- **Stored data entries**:

══════════

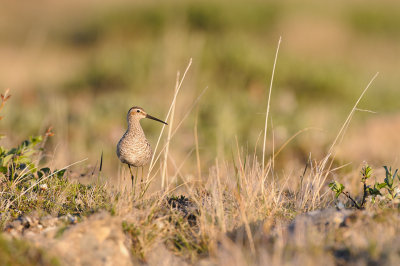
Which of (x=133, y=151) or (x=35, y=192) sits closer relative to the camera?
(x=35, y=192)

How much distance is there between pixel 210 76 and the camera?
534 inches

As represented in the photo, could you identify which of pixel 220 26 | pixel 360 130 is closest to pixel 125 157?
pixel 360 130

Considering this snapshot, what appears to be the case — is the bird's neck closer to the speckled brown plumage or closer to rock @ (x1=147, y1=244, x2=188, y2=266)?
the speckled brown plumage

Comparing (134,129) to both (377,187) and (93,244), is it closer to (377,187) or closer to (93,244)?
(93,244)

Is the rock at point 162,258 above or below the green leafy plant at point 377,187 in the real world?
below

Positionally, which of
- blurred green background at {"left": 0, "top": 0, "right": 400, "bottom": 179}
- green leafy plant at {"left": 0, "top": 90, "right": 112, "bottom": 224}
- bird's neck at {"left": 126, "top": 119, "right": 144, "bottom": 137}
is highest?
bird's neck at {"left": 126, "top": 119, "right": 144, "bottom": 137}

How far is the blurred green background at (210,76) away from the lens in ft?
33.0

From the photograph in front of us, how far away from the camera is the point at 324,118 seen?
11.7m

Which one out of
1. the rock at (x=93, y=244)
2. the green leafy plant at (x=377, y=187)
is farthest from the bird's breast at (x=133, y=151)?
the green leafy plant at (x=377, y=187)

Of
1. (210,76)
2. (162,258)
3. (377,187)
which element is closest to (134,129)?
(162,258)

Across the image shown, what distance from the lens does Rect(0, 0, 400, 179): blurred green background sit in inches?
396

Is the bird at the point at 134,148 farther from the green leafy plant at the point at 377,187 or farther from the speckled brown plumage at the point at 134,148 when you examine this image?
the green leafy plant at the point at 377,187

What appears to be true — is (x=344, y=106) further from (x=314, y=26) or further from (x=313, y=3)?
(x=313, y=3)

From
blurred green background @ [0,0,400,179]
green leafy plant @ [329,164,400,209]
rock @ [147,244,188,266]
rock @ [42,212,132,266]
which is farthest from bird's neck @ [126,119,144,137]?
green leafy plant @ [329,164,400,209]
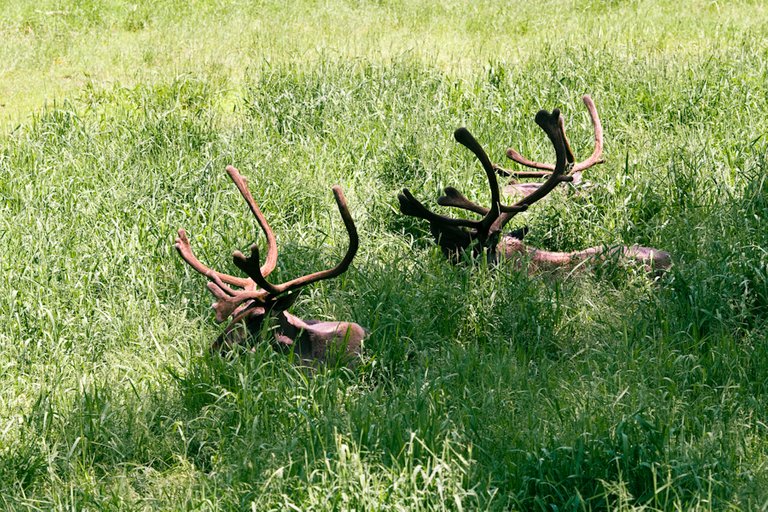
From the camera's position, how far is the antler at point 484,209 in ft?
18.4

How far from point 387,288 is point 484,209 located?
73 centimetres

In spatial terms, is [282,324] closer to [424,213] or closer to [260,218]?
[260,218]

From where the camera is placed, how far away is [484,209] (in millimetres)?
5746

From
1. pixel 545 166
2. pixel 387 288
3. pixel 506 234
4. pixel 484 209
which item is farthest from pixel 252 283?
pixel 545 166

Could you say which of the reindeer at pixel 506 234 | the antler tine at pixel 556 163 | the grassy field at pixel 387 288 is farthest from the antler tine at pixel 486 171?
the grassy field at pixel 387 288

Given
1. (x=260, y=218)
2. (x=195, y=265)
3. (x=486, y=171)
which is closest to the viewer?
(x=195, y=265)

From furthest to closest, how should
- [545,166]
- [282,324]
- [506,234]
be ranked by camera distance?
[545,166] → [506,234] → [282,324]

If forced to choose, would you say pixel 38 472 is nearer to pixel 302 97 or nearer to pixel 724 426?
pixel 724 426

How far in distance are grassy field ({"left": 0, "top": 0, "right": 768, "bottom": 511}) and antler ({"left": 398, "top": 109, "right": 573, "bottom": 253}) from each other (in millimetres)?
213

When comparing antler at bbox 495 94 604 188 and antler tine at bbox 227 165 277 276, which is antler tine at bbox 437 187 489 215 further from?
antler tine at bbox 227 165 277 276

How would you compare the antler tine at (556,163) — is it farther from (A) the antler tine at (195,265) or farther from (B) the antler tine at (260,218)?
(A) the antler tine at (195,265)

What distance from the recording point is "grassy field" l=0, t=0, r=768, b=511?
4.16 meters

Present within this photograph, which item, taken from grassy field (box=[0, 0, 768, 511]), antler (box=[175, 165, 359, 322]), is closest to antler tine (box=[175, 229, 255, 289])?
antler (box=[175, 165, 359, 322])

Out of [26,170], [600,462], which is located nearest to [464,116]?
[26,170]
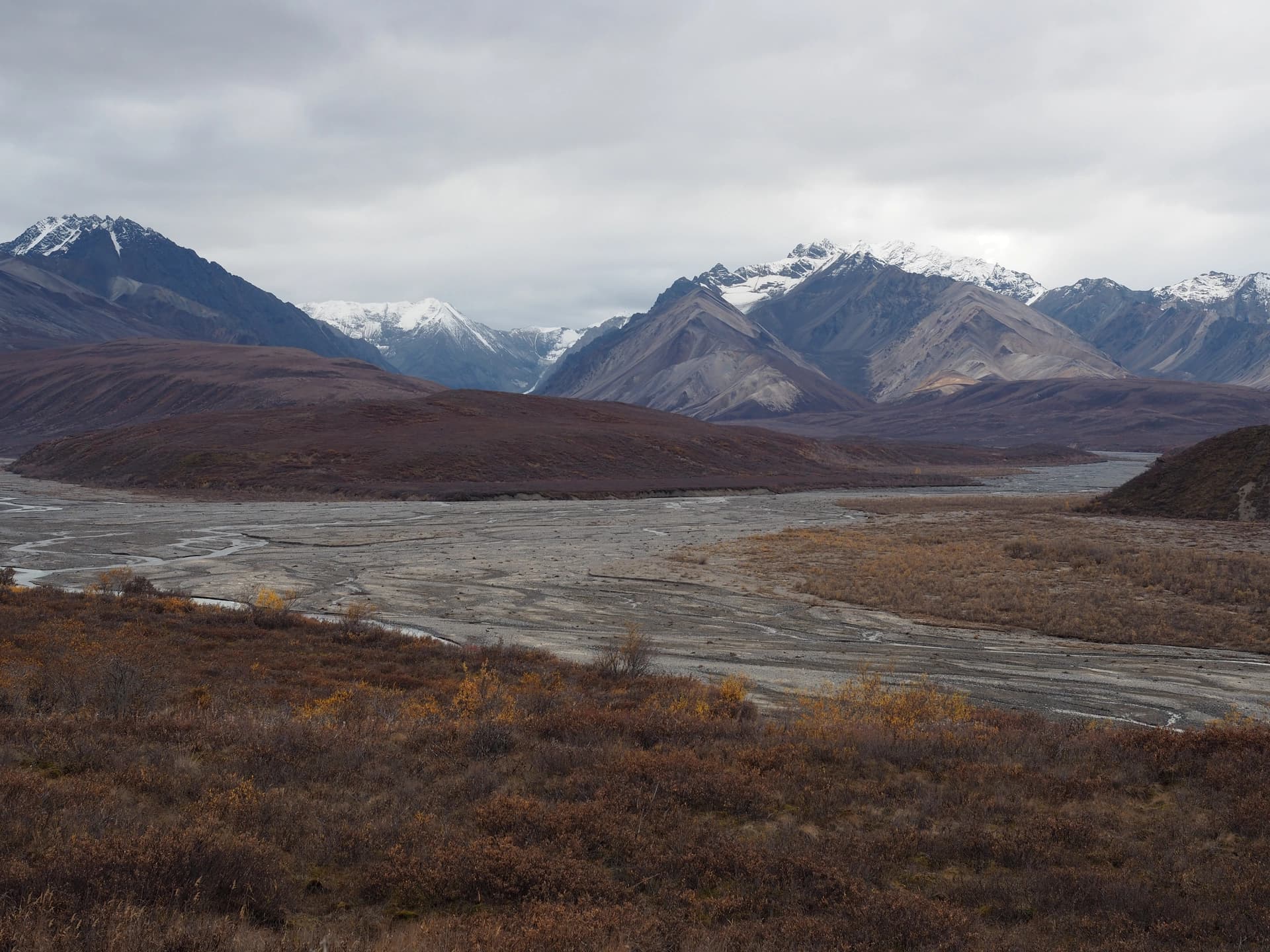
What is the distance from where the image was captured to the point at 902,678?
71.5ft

══════════

The records above must be printed exactly; the pictures stay out.

- **Answer to this exercise**:
Which of (x=133, y=151) or (x=35, y=192) sits closer relative to the camera?
(x=35, y=192)

How much distance is there between pixel 210 76 and the camera?
534 inches

As represented in the photo, could you identify which of pixel 220 26 | pixel 360 130 is closest to pixel 125 157?
pixel 360 130

Considering this snapshot, what appears to be the case — is the bird's neck closer to the speckled brown plumage or closer to rock @ (x1=147, y1=244, x2=188, y2=266)?
the speckled brown plumage

Comparing (134,129) to both (377,187) and (93,244), is it closer to (377,187) or closer to (93,244)?
(93,244)

Is the rock at point 162,258 above or below the green leafy plant at point 377,187 in the real world?
below

Positionally, which of
- blurred green background at {"left": 0, "top": 0, "right": 400, "bottom": 179}
- green leafy plant at {"left": 0, "top": 90, "right": 112, "bottom": 224}
- bird's neck at {"left": 126, "top": 119, "right": 144, "bottom": 137}
is highest?
bird's neck at {"left": 126, "top": 119, "right": 144, "bottom": 137}

How far is the blurred green background at (210,76) away from the lens in ft?
33.0

From the photograph in front of us, how far away from the camera is the point at 324,118 seen?
11.7m

Which one out of
1. the rock at (x=93, y=244)
2. the green leafy plant at (x=377, y=187)
is farthest from the bird's breast at (x=133, y=151)?
the green leafy plant at (x=377, y=187)

Of
1. (210,76)
2. (162,258)
3. (377,187)
which element is closest to (134,129)?
(162,258)

Across the image shown, what distance from the lens does Rect(0, 0, 400, 179): blurred green background sit in inches?
396

Is the bird at the point at 134,148 farther from the green leafy plant at the point at 377,187 or farther from the speckled brown plumage at the point at 134,148 when you examine this image?
the green leafy plant at the point at 377,187

What appears to be true — is (x=344, y=106) further from (x=314, y=26) or further from (x=313, y=3)?
(x=313, y=3)

From
blurred green background @ [0,0,400,179]
green leafy plant @ [329,164,400,209]
rock @ [147,244,188,266]
rock @ [42,212,132,266]
which is farthest from bird's neck @ [126,119,144,137]?
green leafy plant @ [329,164,400,209]
From the camera's position, how far is the antler at point 484,209 in ft?
18.4

How far from point 387,288 is point 484,209 located?
73 centimetres

In spatial terms, is [282,324] closer to [424,213] or closer to [260,218]?
[260,218]

From where the camera is placed, how far away is [484,209] (in millimetres)?
5746

From
1. pixel 545 166
2. pixel 387 288
3. pixel 506 234
4. pixel 484 209
which item is farthest from pixel 252 283?
pixel 545 166

Could you say which of the reindeer at pixel 506 234 | the antler tine at pixel 556 163 | the grassy field at pixel 387 288 is farthest from the antler tine at pixel 486 171?
the grassy field at pixel 387 288

Given
1. (x=260, y=218)
2. (x=195, y=265)
3. (x=486, y=171)
which is closest to the viewer?
(x=195, y=265)

From furthest to closest, how should
- [545,166]
- [282,324]
- [506,234]
be ranked by camera distance?
[545,166] → [506,234] → [282,324]

If forced to choose, would you say pixel 38 472 is nearer to pixel 302 97 or nearer to pixel 724 426?
pixel 724 426

How far in distance are grassy field ({"left": 0, "top": 0, "right": 768, "bottom": 511}) and antler ({"left": 398, "top": 109, "right": 573, "bottom": 253}) from each other (in millimetres)?
213

When comparing antler at bbox 495 94 604 188 and antler tine at bbox 227 165 277 276, which is antler tine at bbox 437 187 489 215 further from?
antler tine at bbox 227 165 277 276

How would you compare the antler tine at (556,163) — is it farther from (A) the antler tine at (195,265) or farther from (B) the antler tine at (260,218)?
(A) the antler tine at (195,265)

What distance from the recording point is "grassy field" l=0, t=0, r=768, b=511?
4.16 meters

Present within this photograph, which item, taken from grassy field (box=[0, 0, 768, 511]), antler (box=[175, 165, 359, 322]), is closest to antler tine (box=[175, 229, 255, 289])?
antler (box=[175, 165, 359, 322])

Out of [26,170], [600,462], which is located nearest to [464,116]?
[26,170]
What is the distance from where the image was captured to the point at 902,678?
71.5ft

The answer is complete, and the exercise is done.